Yields on government bonds are expected to trade at elevated levels unless the central bank announces measures to facilitate a smooth transmission of the second-half borrowing plan, say market participants.
On Friday, while auctions for government bonds maturing in 2024 and 2040 were devolved on primary dealers, all bids received for those maturing in 2017 were rejected by the Reserve Bank of India (RBI). After touching nine per cent in intra-day trade, yield on the new 10-year benchmark government bonds closed at 8.94 per cent.
Last week, RBI deputy governor Subir Gokarn had said the central bank would consider liquidity conditions before deciding on open market operations (OMOs). “Markets are expecting RBI to announce a bond buyback which may help soften yields,” said N S Venkatesh, treasury head, IDBI Bank. He expects yields to be around nine per cent this week.
Banks, major subscribers of government debt, are already sitting on a statutory liquidity ratio of 27-28 per cent, higher than the minimum requirement of 24 per cent. “A bond buyback will help banks subscribe for new issuances,” said a senior treasury official of a public sector bank.
Traders said higher-than-expected inflation may push up yields further. The Wholesale Price Index — the country’s inflation indicator — for the month of October will be issued tomorrow. It rose by 9.72 per cent in September.

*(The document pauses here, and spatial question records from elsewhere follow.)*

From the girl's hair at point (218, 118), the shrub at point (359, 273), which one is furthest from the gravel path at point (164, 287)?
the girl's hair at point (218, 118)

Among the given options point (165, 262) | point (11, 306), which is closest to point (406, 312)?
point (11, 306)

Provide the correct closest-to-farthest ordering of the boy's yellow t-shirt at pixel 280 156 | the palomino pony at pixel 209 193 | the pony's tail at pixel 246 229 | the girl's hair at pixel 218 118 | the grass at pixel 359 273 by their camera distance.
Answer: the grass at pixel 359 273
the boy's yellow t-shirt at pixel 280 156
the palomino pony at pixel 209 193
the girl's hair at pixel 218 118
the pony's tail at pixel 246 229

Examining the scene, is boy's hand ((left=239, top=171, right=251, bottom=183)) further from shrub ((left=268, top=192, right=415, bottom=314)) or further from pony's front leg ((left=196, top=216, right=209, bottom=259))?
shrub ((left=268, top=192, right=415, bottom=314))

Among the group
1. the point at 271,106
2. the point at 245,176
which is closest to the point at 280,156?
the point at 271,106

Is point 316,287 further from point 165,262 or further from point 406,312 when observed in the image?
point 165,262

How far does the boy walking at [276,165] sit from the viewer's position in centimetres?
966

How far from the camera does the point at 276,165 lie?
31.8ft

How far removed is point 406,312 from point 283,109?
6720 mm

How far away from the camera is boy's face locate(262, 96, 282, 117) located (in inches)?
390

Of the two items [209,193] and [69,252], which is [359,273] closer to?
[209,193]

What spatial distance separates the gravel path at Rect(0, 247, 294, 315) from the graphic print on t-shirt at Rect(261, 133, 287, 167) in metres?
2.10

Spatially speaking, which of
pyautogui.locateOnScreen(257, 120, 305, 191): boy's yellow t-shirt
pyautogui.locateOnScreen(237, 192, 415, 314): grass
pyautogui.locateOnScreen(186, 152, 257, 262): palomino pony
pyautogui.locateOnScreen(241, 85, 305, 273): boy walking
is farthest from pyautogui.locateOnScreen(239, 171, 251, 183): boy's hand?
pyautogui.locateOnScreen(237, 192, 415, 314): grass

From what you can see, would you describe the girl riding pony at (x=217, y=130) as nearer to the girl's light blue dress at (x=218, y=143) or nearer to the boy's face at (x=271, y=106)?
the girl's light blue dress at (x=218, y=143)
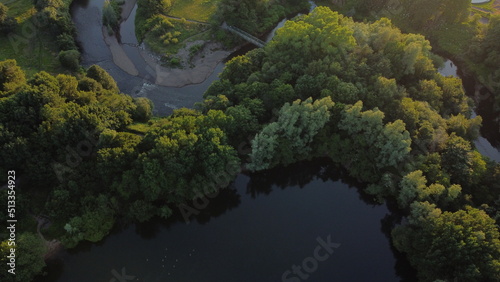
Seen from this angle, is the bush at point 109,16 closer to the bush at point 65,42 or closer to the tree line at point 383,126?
the bush at point 65,42

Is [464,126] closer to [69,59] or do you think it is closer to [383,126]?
[383,126]

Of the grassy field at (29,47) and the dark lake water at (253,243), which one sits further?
the grassy field at (29,47)

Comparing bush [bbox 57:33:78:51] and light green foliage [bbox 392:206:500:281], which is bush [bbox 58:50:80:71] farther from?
light green foliage [bbox 392:206:500:281]

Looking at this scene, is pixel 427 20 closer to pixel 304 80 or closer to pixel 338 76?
pixel 338 76

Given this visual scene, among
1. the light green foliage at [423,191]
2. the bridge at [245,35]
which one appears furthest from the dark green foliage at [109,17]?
the light green foliage at [423,191]

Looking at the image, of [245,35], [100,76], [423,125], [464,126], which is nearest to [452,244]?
[423,125]

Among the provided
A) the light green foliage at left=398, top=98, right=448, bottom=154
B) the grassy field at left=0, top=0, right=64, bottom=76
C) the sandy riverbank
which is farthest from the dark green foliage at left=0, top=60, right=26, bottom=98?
the light green foliage at left=398, top=98, right=448, bottom=154

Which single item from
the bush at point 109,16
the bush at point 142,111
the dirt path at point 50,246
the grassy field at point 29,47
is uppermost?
the bush at point 109,16
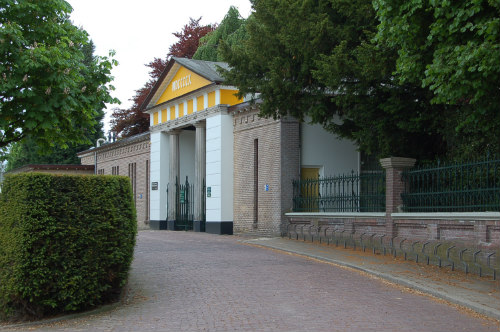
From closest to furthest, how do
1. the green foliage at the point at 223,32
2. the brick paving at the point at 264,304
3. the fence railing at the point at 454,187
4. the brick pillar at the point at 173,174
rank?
1. the brick paving at the point at 264,304
2. the fence railing at the point at 454,187
3. the brick pillar at the point at 173,174
4. the green foliage at the point at 223,32

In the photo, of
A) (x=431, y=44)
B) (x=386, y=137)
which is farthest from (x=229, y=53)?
(x=431, y=44)

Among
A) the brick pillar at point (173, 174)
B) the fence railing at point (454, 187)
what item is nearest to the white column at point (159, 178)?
the brick pillar at point (173, 174)

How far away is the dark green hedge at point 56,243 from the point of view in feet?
Answer: 28.2

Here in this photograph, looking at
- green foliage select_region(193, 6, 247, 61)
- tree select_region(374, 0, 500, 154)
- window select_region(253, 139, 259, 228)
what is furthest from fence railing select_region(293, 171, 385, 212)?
green foliage select_region(193, 6, 247, 61)

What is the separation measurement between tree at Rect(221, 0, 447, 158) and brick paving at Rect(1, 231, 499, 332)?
4553 millimetres

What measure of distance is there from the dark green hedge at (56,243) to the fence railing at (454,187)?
754 cm

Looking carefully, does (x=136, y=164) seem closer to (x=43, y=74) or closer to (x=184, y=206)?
(x=184, y=206)

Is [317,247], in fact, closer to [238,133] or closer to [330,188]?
[330,188]

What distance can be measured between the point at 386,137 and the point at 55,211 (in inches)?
→ 383

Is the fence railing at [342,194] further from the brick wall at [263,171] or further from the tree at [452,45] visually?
the tree at [452,45]

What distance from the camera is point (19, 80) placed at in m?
11.0

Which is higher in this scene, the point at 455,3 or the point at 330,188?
the point at 455,3

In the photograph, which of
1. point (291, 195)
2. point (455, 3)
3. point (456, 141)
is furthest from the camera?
point (291, 195)

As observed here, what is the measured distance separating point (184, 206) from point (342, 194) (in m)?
12.5
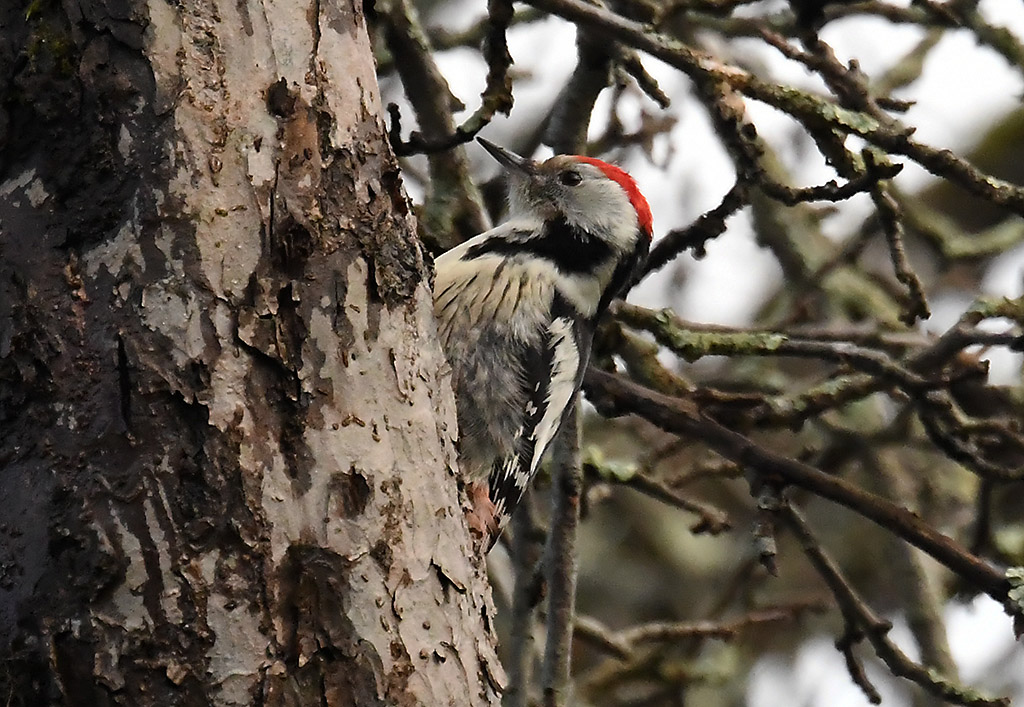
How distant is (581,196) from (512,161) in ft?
0.87

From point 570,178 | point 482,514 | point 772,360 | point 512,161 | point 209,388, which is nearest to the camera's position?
point 209,388

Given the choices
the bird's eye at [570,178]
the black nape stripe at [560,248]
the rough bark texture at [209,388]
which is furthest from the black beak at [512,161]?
the rough bark texture at [209,388]

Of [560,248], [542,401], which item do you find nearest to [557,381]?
[542,401]

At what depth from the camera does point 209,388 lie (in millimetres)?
1790

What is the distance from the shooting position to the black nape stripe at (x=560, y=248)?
11.1 ft

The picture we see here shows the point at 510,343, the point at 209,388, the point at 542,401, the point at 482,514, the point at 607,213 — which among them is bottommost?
the point at 209,388

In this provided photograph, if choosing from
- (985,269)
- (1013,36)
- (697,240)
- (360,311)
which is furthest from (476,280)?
(985,269)

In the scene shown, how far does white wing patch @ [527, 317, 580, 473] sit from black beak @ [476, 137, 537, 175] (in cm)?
75

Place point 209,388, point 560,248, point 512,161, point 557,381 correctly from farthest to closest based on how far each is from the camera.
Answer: point 512,161 → point 560,248 → point 557,381 → point 209,388

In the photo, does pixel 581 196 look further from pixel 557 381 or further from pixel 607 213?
pixel 557 381

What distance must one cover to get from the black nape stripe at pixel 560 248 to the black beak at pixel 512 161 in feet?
0.75

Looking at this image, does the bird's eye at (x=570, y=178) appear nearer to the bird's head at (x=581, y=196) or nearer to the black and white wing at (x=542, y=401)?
the bird's head at (x=581, y=196)

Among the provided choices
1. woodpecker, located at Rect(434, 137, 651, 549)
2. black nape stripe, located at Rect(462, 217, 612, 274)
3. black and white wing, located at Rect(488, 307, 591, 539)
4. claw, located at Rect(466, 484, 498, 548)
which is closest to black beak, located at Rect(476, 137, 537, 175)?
black nape stripe, located at Rect(462, 217, 612, 274)

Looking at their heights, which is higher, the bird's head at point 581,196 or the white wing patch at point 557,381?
the bird's head at point 581,196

According to the borrowing calendar, RBI is scheduled to auction government securities worth Rs 13,000 crore this week. The government will borrow Rs 2.2 lakh crore in the second half of this financial year.

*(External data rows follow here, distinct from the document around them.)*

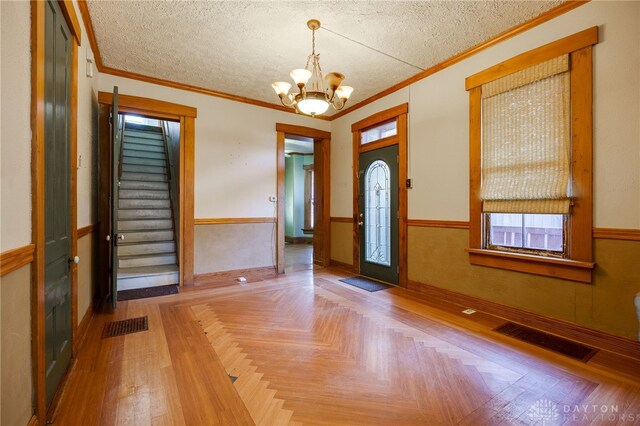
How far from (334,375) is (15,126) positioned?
2146mm

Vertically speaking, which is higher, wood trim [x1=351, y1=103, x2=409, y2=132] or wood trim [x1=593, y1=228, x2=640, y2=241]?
wood trim [x1=351, y1=103, x2=409, y2=132]

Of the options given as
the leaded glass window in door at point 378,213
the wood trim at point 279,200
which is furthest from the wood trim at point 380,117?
the wood trim at point 279,200

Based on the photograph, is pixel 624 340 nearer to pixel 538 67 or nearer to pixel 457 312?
pixel 457 312

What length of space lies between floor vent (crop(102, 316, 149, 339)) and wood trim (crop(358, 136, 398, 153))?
3.73m

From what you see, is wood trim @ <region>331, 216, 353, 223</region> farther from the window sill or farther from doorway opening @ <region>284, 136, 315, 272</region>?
doorway opening @ <region>284, 136, 315, 272</region>

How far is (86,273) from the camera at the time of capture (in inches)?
112

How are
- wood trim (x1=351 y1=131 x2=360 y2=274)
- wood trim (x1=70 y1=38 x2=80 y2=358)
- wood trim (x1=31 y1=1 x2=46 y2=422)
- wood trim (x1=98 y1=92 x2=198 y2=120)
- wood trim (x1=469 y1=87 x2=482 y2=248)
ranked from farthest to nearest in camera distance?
1. wood trim (x1=351 y1=131 x2=360 y2=274)
2. wood trim (x1=98 y1=92 x2=198 y2=120)
3. wood trim (x1=469 y1=87 x2=482 y2=248)
4. wood trim (x1=70 y1=38 x2=80 y2=358)
5. wood trim (x1=31 y1=1 x2=46 y2=422)

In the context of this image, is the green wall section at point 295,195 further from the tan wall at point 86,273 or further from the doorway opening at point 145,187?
the tan wall at point 86,273

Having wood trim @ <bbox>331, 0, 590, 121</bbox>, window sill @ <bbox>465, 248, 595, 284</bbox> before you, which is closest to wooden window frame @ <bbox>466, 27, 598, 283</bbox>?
window sill @ <bbox>465, 248, 595, 284</bbox>

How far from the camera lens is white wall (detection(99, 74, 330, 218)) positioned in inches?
167

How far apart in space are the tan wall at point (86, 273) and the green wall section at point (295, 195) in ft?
19.6

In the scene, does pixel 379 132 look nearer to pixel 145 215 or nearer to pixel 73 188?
pixel 73 188

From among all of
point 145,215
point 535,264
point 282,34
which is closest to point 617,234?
point 535,264

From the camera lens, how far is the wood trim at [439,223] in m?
3.37
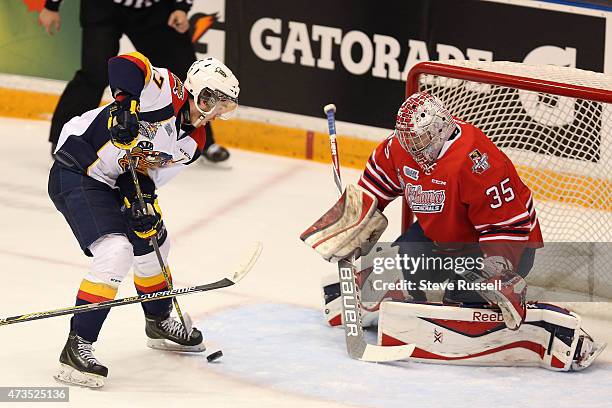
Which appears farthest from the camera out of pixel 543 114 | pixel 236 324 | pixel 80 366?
pixel 543 114

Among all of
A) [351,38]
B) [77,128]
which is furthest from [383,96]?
[77,128]

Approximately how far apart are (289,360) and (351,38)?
2.45m

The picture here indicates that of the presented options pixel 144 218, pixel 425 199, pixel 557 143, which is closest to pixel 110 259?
pixel 144 218

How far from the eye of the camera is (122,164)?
14.6 feet

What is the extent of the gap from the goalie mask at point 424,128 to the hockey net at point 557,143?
1.89ft

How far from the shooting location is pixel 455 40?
6504 mm

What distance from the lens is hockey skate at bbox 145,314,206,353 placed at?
15.5 feet

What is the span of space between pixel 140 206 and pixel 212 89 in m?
0.41

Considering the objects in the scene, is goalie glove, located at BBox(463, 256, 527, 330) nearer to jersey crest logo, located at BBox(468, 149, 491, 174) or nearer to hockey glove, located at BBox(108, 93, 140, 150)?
jersey crest logo, located at BBox(468, 149, 491, 174)

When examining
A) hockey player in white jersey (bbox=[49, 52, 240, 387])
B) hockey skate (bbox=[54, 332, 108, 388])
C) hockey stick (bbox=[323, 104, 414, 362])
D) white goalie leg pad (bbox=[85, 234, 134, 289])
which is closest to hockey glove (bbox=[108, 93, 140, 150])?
hockey player in white jersey (bbox=[49, 52, 240, 387])

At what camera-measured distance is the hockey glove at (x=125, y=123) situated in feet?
13.9

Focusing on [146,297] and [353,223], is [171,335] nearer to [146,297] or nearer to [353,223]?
[146,297]

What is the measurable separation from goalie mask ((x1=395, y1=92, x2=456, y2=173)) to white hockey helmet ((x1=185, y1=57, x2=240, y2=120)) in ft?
1.76

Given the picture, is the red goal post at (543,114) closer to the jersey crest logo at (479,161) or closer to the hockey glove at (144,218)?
the jersey crest logo at (479,161)
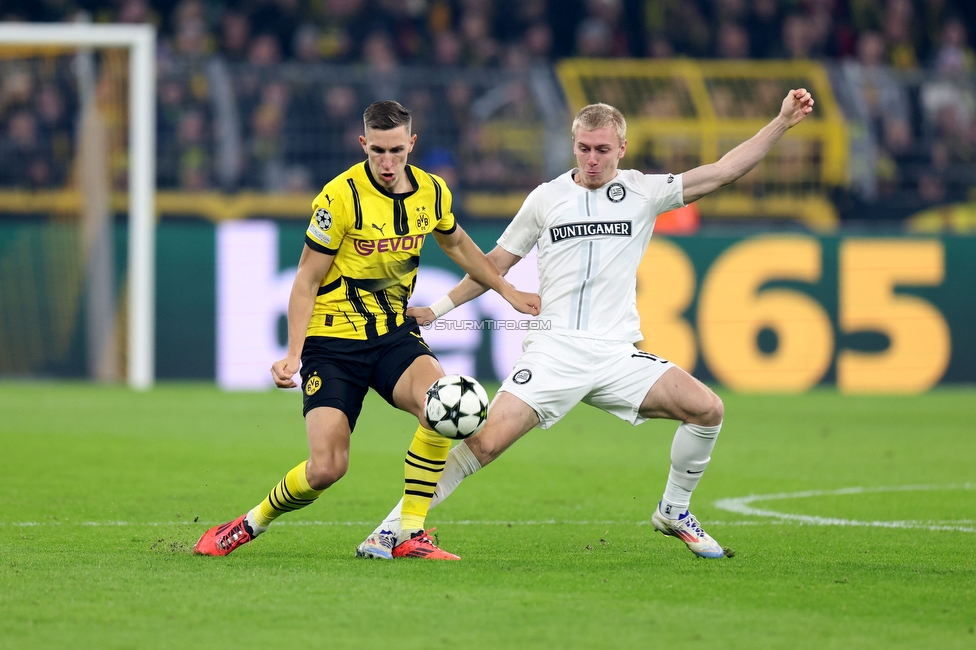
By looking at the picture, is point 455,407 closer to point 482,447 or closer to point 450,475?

The inter-bank call money rate is expected to stay under pressure, as banks will borrow funds to meet reserve needs. The weighted average call money rate closed at 8.66 per cent on Friday. Bank borrowings from RBI’s repo window shot above Rs 1 lakh crore last week, as they scrambled to cover reserve needs in the holiday-shortened week. Additional government borrowing through cash management bills might add pressure to short-term rates, traders said.